Universal Approximation by Neural Networks

This page illustrates the ability of a neural network to approximate any function with an error as small as desired. We show in this simulation the case of the approximation of a polynomial in one variable, but this basic case can be generalized very well to higher dimensions.
Each time the "improve" button is pressed, the neural network measures the approximation error it made at the last step and uses a simple gradient descent algorithm to improve.
In the simulation below, enter a polynomial function to fit and click on "Improve" to perform one backpropagation round of the neural network. For higher numbers of hidden layers, the model may have trouble to converge

Given a continuous function on a compact set and a desired level of precision, one can construct a neural network with a finite number of neurons that will approximate the function with the desired level of precision. More formally, we have the next Theorem.

Theorem: (Stone-Weierstrass)

Let $X$ be a compact space, $C(X)$ be the algebra of continuous functions from $X$ to $\mathbb{R}$. A subalgebra of $C(X)$ is dense in $C(X)$ if and only if it separates points of $X$ and for all $x\in X$, it contains a function $f$ such that $f(x)\neq 0$.

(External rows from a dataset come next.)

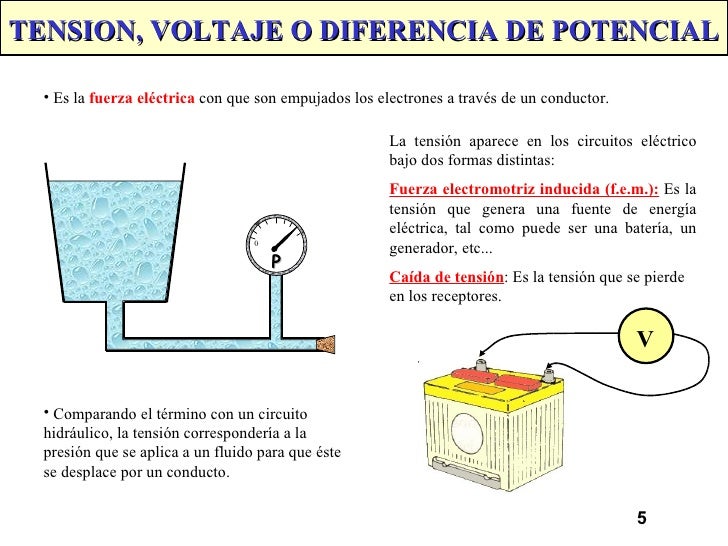 TENSION, VOLTAJE O DIFERENCIA DE POTENCIAL

• Es la fuerza eléctrica con que son empujados los electrones a través de un conductor.

La tensión aparece en los circuitos eléctrico bajo dos formas distintas:

Fuerza electromotriz inducida (f.e.m.): Es la tensión que genera una fuente de energía eléctrica, tal como puede ser una batería, un generador, etc...

Caída de tensión: Es la tensión que se pierde en los receptores.

0

P

V

• Comparando el término con un circuito hidráulico, la tensión correspondería a la presión que se aplica a un fluido para que éste se desplace por un conducto.

5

By choosing the subalgebra of polynomials on $X\subseteq\mathbb{R}^n$ compact one obtains the following Corollary:

Corollary:

Let $m,n$ be positive integers, $K\subseteq\mathbb{R}^n$ be a compact set and $C(K,\mathbb{R}^m)$ be the set of continuous functions from $K$ to $\mathbb{R}^m$. Then, for any $f\in C(K,\mathbb{R}^m)$ and $\epsilon>0$, there exists a neural network $\hat{f}$ with $n$ inputs, $m$ outputs such that $\sup _{x\in K} \|f(x)-\hat{f}(x)\|<\epsilon$.

Note that the previous results do not guarantee convergence of the optimization process, they only prove that an approximation exists.